Additionally, once the excitation
source is removed from a fluorescing molecule, the light emission stops. In
comparison, the emission stays for a while once the excitation source is
removed in phosphorescence. Their visible appearance is also slightly
different. Fluorescence gives an immediate flash, whereas phosphorescence is a lower
‘glow in the dark’ appearance.
The Mechanism of Fluorescence
Molecules
which can fluoresce contain fluorophores, which are regions of electronic
structure that exhibit fluoresence. At room temperature these molecules are
usually in their lowest energy, ground-state. There are many different
vibrational levels within the ground state, and molecules in their un-excited
form adopt the lowest vibrational level.
When exposed
to UV/Vis light the flurophore will absorb photons. Upon absorption, photons
make the molecule's electrons adopt a higher molecular and vibrational state.
This is usually the first or second excited singlet state, termed S1 and
S2, respectively.
The molecule
now has additional energy to lose, some of which can be lost as kinetic energy.
The extra energy causes the molecules to collide with the other molecules in a
sample. These collisions cause the molecules to lose their vibrational energy -
these energy losses are known as non-radiative transitions. Once some of the
energy is lost, the molecule returns to the lowest vibrational level of the
excited state. Once this point is reached no more energy can be lost kineticly
and, to return to the ground state, the molecule must relax via fluoresence.
The S1 or S2 electron
returns to the ground state by ejecting the extra energy as a photon. As some
energy has been lost the molecule’s energy levels return to the ground
state (to any of the ground state vibrational levels). The return to the ground
state causes a photon to be ejected from the molecule. Due to the earlier,
non-transitive energy losses, this photon is of a different wavelength as the
photon that excited the molecule. This is characteristic of fluorescence.
Fig: 3. A diagram
illustrating the mechanism of fluorescence - photon absorption causes an
excitation, which is then followed by non-radiative (kinetic) and radiative
(fluorescence) relaxations. Image Credits: Google.
Because
fluorescence always occurs as a transition from the lowest energy excited state
to the ground state, the shape of a fluorescence emission spectrum is always
the same, regardless of the wavelength of light used to excite the molecule.

*Provided information*:
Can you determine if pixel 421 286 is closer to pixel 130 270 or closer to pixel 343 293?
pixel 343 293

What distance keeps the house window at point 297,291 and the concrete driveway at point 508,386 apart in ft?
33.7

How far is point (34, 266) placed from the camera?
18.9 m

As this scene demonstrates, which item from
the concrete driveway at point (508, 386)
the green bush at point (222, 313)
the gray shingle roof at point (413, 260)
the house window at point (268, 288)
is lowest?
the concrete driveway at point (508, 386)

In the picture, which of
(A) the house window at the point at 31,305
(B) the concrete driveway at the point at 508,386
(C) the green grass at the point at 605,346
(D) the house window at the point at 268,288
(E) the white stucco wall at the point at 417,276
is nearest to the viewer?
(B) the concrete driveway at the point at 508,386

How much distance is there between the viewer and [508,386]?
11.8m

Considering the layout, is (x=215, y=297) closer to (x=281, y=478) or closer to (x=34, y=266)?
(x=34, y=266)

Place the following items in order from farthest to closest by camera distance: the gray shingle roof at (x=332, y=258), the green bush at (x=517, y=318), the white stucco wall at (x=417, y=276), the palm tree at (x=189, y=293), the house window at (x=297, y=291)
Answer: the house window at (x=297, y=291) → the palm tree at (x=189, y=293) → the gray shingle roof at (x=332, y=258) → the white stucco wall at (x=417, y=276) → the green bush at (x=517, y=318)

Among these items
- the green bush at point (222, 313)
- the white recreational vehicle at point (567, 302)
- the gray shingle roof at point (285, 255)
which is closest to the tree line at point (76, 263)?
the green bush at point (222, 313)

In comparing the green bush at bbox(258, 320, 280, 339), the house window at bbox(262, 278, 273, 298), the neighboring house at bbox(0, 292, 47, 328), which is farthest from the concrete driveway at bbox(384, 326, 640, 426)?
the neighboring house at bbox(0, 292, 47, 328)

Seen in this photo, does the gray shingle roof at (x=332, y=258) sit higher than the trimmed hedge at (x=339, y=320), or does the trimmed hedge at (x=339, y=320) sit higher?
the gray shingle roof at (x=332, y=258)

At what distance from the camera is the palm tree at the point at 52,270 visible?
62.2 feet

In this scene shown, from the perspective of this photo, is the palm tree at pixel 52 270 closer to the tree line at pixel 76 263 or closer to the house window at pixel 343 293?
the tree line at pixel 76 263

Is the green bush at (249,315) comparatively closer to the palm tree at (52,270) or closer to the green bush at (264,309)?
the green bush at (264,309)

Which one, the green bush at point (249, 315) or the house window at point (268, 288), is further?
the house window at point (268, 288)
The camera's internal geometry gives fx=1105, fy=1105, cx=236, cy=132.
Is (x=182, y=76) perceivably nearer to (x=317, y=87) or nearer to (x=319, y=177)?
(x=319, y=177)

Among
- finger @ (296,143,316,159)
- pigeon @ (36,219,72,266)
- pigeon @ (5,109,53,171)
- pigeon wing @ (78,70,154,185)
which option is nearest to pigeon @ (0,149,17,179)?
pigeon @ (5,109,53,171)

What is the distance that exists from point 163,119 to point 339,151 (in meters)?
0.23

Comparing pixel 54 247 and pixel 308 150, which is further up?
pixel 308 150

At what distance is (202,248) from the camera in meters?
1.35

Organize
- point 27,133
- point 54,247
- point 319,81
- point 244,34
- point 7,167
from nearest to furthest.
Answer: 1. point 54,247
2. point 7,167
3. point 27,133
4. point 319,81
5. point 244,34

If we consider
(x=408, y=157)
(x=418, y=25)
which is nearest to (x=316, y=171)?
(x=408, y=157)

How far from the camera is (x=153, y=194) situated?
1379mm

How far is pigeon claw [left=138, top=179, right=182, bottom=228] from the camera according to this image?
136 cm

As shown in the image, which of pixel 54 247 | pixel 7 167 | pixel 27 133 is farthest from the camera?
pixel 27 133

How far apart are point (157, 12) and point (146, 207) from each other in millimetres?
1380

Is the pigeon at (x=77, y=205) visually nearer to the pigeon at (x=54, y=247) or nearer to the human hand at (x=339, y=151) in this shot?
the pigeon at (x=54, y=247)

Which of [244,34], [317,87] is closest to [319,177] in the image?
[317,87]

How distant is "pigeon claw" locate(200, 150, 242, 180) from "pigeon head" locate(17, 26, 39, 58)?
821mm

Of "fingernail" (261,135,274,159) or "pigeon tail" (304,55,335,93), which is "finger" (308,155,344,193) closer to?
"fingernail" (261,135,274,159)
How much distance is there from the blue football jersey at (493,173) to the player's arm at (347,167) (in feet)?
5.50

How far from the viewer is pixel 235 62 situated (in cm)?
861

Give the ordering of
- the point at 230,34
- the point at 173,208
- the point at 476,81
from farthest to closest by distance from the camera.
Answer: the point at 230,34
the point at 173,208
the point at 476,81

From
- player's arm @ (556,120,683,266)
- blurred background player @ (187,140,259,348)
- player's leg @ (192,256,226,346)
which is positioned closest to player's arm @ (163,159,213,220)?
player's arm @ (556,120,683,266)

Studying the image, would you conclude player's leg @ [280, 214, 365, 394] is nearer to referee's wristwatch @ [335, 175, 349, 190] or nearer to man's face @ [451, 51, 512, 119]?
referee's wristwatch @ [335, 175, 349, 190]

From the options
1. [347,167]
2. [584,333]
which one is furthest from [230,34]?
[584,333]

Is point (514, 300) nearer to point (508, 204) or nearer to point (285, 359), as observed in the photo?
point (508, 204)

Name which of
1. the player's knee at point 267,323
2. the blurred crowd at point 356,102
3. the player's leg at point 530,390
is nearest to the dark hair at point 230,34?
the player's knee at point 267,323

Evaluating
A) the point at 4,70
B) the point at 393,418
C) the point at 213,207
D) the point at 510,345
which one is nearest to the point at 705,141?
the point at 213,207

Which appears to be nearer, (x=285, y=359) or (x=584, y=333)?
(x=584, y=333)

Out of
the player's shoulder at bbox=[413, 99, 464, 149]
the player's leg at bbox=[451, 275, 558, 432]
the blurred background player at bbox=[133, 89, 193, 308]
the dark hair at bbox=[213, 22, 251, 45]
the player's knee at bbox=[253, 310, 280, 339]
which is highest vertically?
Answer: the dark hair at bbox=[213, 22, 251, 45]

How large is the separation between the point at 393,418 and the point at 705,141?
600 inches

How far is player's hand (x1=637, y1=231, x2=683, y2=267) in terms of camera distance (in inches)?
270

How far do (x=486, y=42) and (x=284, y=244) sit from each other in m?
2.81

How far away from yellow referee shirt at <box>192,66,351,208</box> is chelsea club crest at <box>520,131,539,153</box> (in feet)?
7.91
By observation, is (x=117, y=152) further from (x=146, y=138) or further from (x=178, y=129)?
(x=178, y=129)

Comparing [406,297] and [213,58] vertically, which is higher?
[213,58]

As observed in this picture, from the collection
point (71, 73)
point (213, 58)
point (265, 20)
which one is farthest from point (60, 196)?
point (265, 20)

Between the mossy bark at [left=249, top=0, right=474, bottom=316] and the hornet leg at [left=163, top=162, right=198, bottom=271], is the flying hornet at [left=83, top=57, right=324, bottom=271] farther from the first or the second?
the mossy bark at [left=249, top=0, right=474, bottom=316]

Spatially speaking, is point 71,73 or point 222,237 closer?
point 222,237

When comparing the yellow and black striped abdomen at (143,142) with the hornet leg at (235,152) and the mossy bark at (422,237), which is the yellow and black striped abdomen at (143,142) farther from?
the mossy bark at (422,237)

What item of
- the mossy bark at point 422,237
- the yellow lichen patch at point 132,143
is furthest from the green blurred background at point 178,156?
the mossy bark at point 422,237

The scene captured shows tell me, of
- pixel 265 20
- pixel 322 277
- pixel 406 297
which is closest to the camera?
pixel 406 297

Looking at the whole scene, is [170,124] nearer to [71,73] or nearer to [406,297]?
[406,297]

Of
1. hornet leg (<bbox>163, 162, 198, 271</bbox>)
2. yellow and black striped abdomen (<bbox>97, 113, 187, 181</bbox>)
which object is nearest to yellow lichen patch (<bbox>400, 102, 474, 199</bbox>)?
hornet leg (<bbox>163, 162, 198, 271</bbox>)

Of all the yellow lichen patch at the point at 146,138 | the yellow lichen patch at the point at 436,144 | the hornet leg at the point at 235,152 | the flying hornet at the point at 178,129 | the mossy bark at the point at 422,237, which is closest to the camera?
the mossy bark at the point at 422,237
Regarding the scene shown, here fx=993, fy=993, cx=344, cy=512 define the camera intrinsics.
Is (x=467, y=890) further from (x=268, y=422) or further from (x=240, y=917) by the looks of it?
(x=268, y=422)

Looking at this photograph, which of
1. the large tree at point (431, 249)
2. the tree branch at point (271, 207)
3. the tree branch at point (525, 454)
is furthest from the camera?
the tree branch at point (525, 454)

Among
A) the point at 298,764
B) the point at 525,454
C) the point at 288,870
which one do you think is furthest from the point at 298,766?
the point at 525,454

*Short task 1*:
According to the passage on fluorescence, why does a fluorescence emission spectrum keep the same shape whatever wavelength of light excites the molecule? Answer in one to three sentences.
*Short task 2*:
Carry on the passage on fluorescence, starting after its final sentence.

*Reply 1*:
Fluorescence always occurs as a transition from the lowest energy excited state to the ground state. For that reason, the emission spectrum has the same shape regardless of the wavelength of light used to excite the molecule.

*Reply 2*:
Additionally, there is no perturbation of the molecular shape under excitation,
so the distribution of vibrational levels in the excited and ground states are
very similar. The spin direction of the electrons is also preserved in
fluorescence.
It is not only molecules which can
fluoresce. Atoms exhibit a phenomenon known as resonance fluorescence. There
are no vibrational levels in atoms, therefore they can’t exhibit the same type
of fluorescence that a molecule can. Additionally, the wavelength emitted by
atoms is the same as the incident wavelength. It is a phenomenon often seen in
quantum dots.
The Mechanism of Phosphoresence
Phosphorescence
follows the same initial excitation mechanism. That is, a monochromatic beam of
light is fired towards a molecule causing it to go from the ground state to
either the S1 or S2 excited singlet states. It
is in the return to the ground state that it is very different.
Unlike in
fluorescence, the spin of the excited (and promoted) electron can be reversed.
This creates a scenario where two electrons are no longer paired, and the
molecule has two electrons of the same spin in different electronic orbitals.
Following quantum mechanical laws, these electrons can exist in 3 states. This
gives rise to an excited triple triplet state if the spin is reversed, and a
singlet state if the spin is not reversed.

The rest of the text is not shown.